For example, consider the time evolution of an initial state $|0\rangle$ under the full new Hamiltonian $H'=H+V$.

$|\psi(t)\rangle = e^{-iH't/\hbar}|0\rangle \approx |0\rangle + (-\frac{it}{\hbar})H'|0\rangle$

where I have taken $t$ to be small. We see that $H'|0\rangle=\frac{\hbar\omega}{2}|0\rangle + \sqrt{2}\hbar\omega|1\rangle$ and so

$|\psi(t)\rangle \approx (1 - \frac{it\omega}{2})|0\rangle - it\sqrt{2}\omega|1\rangle$

So, we see that now the system has a finite probability of being in the state $|1\rangle$. This would not be possible when there was only $H$. For now, we just added the interaction term by hand, but such terms usually come into the picture when you couple your original system to another system. For example, if we couple the original Harmonic oscillator to say a laser, one could consider the following interaction.

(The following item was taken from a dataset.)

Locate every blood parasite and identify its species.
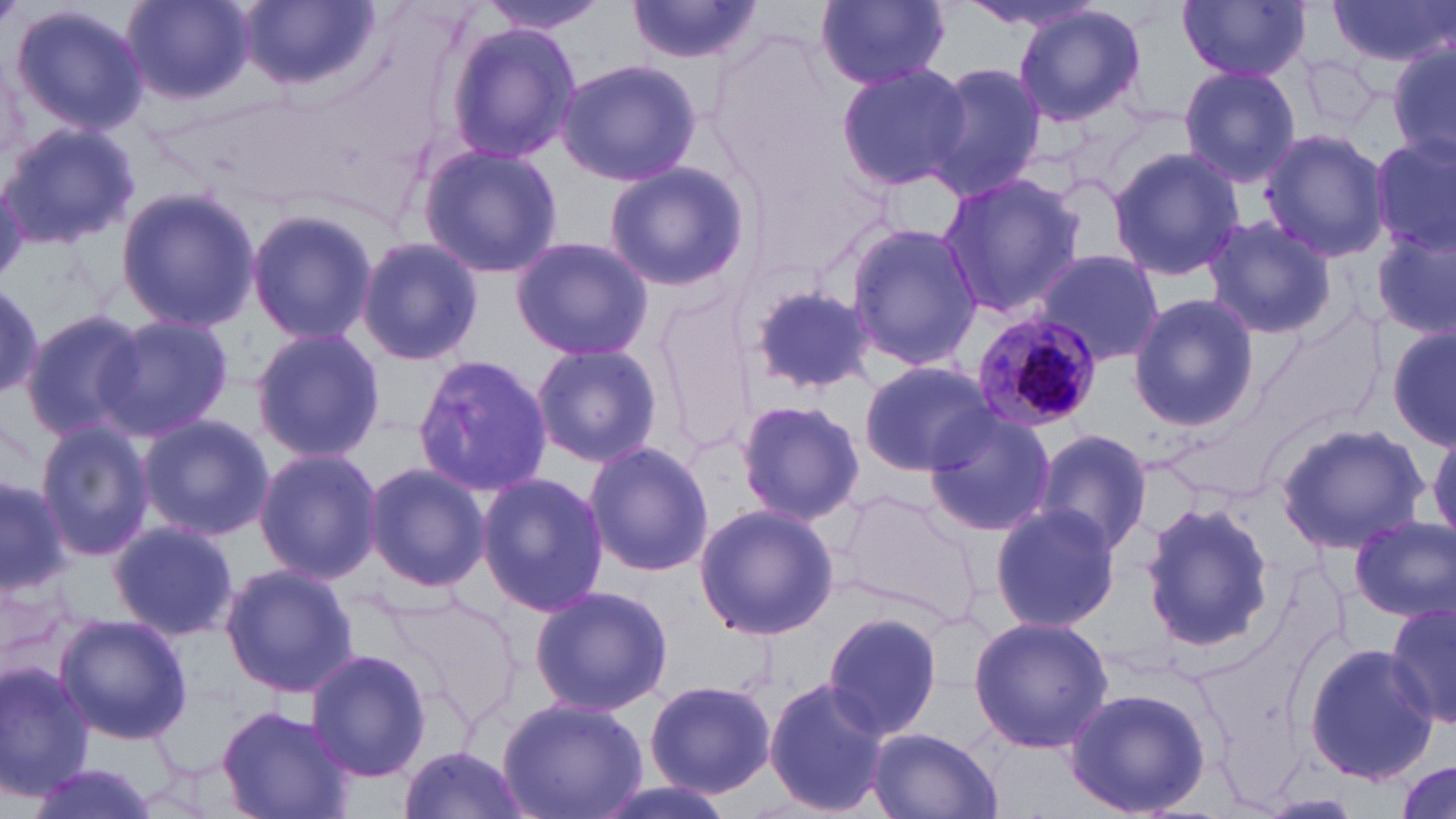

Approximate bounding boxes as named x1/y1/x2/y2 corners in pixels.
Plasmodium malariae-infected red blood cells: (x1=971, y1=311, x2=1101, y2=431).
No Plasmodium falciparum, Plasmodium ovale, Plasmodium vivax, Babesia divergens, or Trypanosoma brucei observed.

Uninfected red blood cell locations: (x1=120, y1=0, x2=256, y2=106), (x1=814, y1=0, x2=950, y2=90), (x1=955, y1=0, x2=1115, y2=37), (x1=1178, y1=0, x2=1310, y2=82), (x1=1326, y1=0, x2=1454, y2=70), (x1=478, y1=1, x2=608, y2=34), (x1=239, y1=2, x2=378, y2=94), (x1=624, y1=2, x2=768, y2=65), (x1=9, y1=3, x2=150, y2=138), (x1=1012, y1=6, x2=1146, y2=127), (x1=445, y1=22, x2=582, y2=166), (x1=1388, y1=43, x2=1456, y2=168), (x1=1300, y1=51, x2=1383, y2=133), (x1=555, y1=58, x2=701, y2=187), (x1=922, y1=61, x2=1045, y2=197), (x1=835, y1=62, x2=969, y2=192), (x1=1178, y1=64, x2=1304, y2=188), (x1=1, y1=123, x2=139, y2=248), (x1=1260, y1=130, x2=1392, y2=261), (x1=1371, y1=138, x2=1456, y2=259), (x1=419, y1=143, x2=562, y2=279), (x1=1107, y1=147, x2=1245, y2=282), (x1=604, y1=161, x2=749, y2=292), (x1=937, y1=172, x2=1084, y2=318), (x1=115, y1=188, x2=263, y2=330), (x1=245, y1=207, x2=376, y2=348), (x1=1202, y1=214, x2=1337, y2=340), (x1=844, y1=224, x2=985, y2=368), (x1=1373, y1=227, x2=1455, y2=342), (x1=357, y1=236, x2=482, y2=366), (x1=509, y1=236, x2=655, y2=362), (x1=1031, y1=249, x2=1165, y2=367), (x1=742, y1=280, x2=882, y2=395), (x1=0, y1=284, x2=45, y2=397), (x1=1127, y1=293, x2=1260, y2=431), (x1=1251, y1=307, x2=1387, y2=447), (x1=20, y1=308, x2=148, y2=441), (x1=99, y1=312, x2=232, y2=441), (x1=1388, y1=322, x2=1455, y2=449), (x1=249, y1=327, x2=385, y2=464), (x1=530, y1=343, x2=663, y2=467), (x1=413, y1=354, x2=553, y2=498), (x1=858, y1=359, x2=998, y2=475), (x1=736, y1=398, x2=865, y2=525), (x1=921, y1=409, x2=1058, y2=536), (x1=138, y1=415, x2=272, y2=539), (x1=1275, y1=421, x2=1431, y2=553), (x1=34, y1=423, x2=155, y2=562), (x1=1430, y1=424, x2=1456, y2=545), (x1=1032, y1=429, x2=1155, y2=558), (x1=582, y1=441, x2=714, y2=577), (x1=252, y1=447, x2=382, y2=582), (x1=364, y1=462, x2=488, y2=593), (x1=476, y1=470, x2=609, y2=615), (x1=0, y1=479, x2=72, y2=597), (x1=834, y1=490, x2=985, y2=626), (x1=1138, y1=501, x2=1276, y2=654), (x1=693, y1=502, x2=840, y2=642), (x1=988, y1=503, x2=1122, y2=634), (x1=1349, y1=516, x2=1455, y2=622), (x1=108, y1=520, x2=237, y2=641), (x1=218, y1=563, x2=360, y2=699), (x1=529, y1=584, x2=672, y2=718), (x1=381, y1=590, x2=519, y2=718), (x1=1385, y1=601, x2=1456, y2=733), (x1=822, y1=612, x2=944, y2=741), (x1=56, y1=614, x2=190, y2=745), (x1=968, y1=615, x2=1114, y2=755), (x1=1303, y1=642, x2=1439, y2=786), (x1=304, y1=647, x2=433, y2=782), (x1=0, y1=660, x2=99, y2=799), (x1=223, y1=673, x2=426, y2=804), (x1=645, y1=677, x2=777, y2=798), (x1=762, y1=677, x2=888, y2=818), (x1=1062, y1=686, x2=1212, y2=818), (x1=498, y1=697, x2=647, y2=819), (x1=218, y1=705, x2=355, y2=818), (x1=865, y1=726, x2=1004, y2=819), (x1=396, y1=744, x2=531, y2=819), (x1=22, y1=761, x2=165, y2=819), (x1=1393, y1=761, x2=1453, y2=817), (x1=585, y1=777, x2=742, y2=819), (x1=1255, y1=795, x2=1364, y2=817). Slide-level diagnosis: Plasmodium malariae. Captured at 1000x magnification. May-Grünwald-Giemsa stain. Thin blood smear. Single field of view. Optical microscopy. Image is 1456×819 pixels.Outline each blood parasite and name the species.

$V = \sqrt{2}\hbar\omega ( a \otimes |1\rangle\langle0| + a^{\dagger} \otimes |0\rangle\langle1|)$

Where $a,a^{\dagger}$ are the photo creation and annihilation operators. So, when the system absorbs one photon, the system goes from $|0\rangle$ to $|1\rangle$ and the reverse when it emits a photon.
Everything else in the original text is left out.